## TASK TO COMPLETE
Copy the items character for character, starting with the line that contains "In the depicted" and continuing through the last line of the items, and leave out everything before that line.

— Start of INPUT FOR THIS TASK —

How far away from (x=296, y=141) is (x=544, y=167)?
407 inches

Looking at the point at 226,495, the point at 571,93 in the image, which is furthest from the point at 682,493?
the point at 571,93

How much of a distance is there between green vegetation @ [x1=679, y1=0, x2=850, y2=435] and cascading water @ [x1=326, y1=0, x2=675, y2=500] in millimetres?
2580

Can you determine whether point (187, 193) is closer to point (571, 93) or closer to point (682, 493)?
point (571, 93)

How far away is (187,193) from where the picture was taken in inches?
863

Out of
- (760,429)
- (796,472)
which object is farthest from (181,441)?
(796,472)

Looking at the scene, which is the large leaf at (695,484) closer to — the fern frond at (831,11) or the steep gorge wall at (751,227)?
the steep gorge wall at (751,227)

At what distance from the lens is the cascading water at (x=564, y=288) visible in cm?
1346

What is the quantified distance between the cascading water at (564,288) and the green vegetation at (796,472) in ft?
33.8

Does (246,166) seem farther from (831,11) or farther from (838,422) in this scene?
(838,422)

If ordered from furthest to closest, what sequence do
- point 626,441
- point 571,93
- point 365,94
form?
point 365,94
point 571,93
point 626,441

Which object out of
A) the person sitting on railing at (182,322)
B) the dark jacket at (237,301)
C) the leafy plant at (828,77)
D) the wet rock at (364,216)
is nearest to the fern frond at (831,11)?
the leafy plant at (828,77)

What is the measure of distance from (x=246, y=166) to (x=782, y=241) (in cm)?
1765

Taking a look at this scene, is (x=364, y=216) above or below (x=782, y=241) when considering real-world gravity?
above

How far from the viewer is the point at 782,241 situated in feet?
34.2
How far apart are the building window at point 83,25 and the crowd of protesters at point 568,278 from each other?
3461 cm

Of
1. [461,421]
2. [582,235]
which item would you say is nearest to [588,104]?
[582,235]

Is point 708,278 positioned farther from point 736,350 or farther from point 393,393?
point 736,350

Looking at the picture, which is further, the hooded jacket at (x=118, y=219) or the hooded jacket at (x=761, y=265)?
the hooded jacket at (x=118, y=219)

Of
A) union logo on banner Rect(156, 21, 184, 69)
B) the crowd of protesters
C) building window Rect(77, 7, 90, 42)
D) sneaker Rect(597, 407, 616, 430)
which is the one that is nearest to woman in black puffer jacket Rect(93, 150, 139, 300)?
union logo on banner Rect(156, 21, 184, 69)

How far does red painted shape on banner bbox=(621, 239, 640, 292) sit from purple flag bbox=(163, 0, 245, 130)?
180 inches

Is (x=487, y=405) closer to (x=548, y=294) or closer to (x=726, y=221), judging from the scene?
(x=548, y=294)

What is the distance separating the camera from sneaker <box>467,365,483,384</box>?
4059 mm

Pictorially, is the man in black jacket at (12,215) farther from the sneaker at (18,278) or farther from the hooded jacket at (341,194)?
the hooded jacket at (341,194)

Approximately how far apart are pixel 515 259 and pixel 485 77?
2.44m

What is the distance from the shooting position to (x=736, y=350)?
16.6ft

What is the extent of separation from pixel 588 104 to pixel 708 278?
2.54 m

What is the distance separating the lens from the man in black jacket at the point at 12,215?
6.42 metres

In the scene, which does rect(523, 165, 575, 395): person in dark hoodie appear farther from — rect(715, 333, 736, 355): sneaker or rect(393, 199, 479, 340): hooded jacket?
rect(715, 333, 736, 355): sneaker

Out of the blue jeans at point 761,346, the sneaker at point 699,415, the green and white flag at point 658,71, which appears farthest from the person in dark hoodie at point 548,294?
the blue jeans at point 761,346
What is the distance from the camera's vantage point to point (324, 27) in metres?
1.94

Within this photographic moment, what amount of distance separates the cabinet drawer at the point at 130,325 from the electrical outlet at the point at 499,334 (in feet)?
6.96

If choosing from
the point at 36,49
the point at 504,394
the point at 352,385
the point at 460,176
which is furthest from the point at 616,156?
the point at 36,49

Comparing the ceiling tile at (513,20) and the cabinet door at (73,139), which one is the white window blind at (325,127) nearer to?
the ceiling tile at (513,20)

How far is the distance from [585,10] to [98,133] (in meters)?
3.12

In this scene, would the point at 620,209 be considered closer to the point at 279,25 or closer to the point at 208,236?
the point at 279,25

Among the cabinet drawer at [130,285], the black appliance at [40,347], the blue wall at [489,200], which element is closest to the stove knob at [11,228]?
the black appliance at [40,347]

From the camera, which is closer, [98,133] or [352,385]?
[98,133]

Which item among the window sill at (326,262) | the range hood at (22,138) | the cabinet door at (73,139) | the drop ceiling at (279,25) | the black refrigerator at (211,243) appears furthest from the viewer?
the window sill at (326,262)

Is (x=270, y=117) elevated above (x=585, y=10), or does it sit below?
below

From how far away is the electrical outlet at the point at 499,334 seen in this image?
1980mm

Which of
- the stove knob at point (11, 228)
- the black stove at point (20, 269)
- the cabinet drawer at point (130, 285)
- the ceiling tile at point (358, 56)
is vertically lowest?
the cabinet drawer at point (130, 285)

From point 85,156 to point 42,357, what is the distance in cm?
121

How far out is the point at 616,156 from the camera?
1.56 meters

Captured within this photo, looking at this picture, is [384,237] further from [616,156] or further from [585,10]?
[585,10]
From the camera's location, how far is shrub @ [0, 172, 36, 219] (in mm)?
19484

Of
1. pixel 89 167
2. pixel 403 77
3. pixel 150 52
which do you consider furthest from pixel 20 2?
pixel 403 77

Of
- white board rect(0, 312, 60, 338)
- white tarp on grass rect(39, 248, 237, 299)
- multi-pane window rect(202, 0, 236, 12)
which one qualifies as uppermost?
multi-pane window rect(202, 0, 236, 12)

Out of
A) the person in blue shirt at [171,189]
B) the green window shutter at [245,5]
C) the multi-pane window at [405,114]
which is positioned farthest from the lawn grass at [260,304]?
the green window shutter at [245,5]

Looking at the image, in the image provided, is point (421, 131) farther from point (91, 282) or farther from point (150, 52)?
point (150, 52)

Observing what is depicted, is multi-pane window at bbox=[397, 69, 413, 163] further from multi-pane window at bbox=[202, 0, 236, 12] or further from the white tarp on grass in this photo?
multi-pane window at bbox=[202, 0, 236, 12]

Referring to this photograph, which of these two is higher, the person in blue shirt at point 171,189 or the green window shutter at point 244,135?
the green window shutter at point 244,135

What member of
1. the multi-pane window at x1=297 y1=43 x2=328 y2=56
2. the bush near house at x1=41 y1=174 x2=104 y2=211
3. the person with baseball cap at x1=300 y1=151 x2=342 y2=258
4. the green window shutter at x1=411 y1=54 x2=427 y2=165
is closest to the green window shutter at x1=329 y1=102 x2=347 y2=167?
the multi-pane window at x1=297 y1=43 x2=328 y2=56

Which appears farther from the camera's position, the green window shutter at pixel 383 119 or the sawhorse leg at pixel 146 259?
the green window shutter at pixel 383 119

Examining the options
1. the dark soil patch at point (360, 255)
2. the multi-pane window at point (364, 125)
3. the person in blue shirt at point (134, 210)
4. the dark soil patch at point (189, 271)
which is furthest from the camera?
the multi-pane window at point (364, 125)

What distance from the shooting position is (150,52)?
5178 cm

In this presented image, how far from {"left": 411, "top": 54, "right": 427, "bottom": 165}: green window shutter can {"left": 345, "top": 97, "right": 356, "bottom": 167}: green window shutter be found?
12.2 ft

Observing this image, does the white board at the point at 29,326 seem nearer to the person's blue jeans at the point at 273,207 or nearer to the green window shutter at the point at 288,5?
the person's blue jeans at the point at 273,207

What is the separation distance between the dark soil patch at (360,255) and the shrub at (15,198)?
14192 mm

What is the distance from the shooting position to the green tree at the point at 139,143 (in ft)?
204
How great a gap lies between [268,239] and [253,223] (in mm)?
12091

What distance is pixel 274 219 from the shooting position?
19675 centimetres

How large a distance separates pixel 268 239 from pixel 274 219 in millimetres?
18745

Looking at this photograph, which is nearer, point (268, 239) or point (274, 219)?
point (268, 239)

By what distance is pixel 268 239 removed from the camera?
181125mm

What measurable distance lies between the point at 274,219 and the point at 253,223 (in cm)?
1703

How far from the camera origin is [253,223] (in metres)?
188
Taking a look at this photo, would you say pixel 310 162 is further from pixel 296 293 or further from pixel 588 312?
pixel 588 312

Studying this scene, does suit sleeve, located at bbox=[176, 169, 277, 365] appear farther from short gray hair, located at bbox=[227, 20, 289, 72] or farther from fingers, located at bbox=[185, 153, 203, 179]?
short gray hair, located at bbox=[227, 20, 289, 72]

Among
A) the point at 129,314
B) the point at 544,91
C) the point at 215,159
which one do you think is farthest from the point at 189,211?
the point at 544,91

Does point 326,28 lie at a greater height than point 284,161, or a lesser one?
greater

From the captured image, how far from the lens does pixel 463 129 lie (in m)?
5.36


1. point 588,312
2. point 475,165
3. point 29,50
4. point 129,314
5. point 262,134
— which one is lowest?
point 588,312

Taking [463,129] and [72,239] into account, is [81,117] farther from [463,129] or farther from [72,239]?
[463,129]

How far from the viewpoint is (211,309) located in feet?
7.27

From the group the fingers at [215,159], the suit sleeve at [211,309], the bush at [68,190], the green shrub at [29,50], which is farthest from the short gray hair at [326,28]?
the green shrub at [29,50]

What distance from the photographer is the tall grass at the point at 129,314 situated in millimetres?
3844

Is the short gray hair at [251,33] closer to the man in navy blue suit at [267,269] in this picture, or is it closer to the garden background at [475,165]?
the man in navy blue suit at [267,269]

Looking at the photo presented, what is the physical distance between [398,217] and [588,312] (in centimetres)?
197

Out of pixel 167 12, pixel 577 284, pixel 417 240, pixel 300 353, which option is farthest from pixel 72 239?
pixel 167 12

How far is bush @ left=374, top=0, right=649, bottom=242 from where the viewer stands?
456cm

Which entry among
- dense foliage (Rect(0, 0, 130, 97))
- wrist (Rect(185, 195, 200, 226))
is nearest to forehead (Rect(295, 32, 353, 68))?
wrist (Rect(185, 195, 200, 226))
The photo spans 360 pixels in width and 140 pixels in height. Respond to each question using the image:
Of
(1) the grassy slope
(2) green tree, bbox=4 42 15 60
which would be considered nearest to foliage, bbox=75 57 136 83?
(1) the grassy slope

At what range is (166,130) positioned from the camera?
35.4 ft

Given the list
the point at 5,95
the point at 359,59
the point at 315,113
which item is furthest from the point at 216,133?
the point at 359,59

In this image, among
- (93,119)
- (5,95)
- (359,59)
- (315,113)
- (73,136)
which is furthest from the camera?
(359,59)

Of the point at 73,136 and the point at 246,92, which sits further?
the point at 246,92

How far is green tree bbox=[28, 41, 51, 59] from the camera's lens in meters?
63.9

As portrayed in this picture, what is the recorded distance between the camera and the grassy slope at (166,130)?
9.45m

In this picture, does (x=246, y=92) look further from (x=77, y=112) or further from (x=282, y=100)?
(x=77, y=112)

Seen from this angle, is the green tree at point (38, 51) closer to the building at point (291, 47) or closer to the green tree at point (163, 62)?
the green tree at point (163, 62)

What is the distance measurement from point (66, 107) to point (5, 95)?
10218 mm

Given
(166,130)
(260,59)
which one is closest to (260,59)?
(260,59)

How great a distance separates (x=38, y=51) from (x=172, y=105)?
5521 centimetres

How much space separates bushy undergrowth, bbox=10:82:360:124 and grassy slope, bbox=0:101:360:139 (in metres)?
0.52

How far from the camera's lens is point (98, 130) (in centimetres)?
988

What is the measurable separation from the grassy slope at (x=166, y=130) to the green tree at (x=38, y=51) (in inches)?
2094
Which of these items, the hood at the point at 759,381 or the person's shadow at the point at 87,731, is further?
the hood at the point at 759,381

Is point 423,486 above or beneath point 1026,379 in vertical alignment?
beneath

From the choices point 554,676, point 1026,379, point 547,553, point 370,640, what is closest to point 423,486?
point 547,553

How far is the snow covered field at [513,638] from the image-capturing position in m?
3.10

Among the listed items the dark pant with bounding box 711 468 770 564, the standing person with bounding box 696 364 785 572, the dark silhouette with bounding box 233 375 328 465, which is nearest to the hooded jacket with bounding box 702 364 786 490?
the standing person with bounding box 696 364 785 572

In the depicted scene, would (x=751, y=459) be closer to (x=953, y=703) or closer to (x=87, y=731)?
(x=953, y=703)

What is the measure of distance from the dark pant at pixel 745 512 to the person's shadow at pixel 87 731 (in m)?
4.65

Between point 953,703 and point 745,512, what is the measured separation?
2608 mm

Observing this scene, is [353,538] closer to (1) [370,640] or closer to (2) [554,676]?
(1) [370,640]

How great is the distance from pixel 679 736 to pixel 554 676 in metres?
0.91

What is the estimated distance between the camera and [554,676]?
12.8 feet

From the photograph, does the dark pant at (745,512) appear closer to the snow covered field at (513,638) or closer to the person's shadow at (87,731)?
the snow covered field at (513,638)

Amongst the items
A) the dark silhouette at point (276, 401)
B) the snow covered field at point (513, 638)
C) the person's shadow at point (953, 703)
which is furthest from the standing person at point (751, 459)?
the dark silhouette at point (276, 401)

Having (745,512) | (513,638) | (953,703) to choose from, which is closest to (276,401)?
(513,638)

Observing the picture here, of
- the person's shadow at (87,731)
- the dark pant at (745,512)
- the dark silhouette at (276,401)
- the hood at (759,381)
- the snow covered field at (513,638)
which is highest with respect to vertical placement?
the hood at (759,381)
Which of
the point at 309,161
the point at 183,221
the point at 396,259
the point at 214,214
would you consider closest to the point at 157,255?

— End of INPUT FOR THIS TASK —

## SOLUTION FOR THIS EXERCISE
In the depicted scene, would (x=751, y=459) be closer to (x=953, y=703) or closer to (x=87, y=731)?
(x=953, y=703)

What is the measure of distance from the dark pant at pixel 745 512 to the person's shadow at pixel 87 731 (in m)?
4.65

Between point 953,703 and point 745,512, what is the measured separation?
2608 mm

Observing this scene, is [353,538] closer to (1) [370,640] or closer to (2) [554,676]?
(1) [370,640]

How great is the distance from pixel 679 736 to pixel 554 676 in metres?
0.91

What is the estimated distance between the camera and [554,676]?
12.8 feet

From the photograph, does the dark pant at (745,512) appear closer to the snow covered field at (513,638) or closer to the person's shadow at (87,731)?
the snow covered field at (513,638)

Amongst the items
A) the dark silhouette at point (276, 401)
B) the snow covered field at point (513, 638)
C) the person's shadow at point (953, 703)
which is furthest from the standing person at point (751, 459)?
the dark silhouette at point (276, 401)

Having (745,512) | (513,638) | (953,703) to choose from, which is closest to (276,401)?
(513,638)

Observing the picture here, of
- the person's shadow at (87,731)
- the dark pant at (745,512)
- the dark silhouette at (276,401)
- the hood at (759,381)
- the snow covered field at (513,638)
which is highest with respect to vertical placement?
the hood at (759,381)
Which of
the point at 309,161
the point at 183,221
the point at 396,259
the point at 214,214
would you consider closest to the point at 157,255?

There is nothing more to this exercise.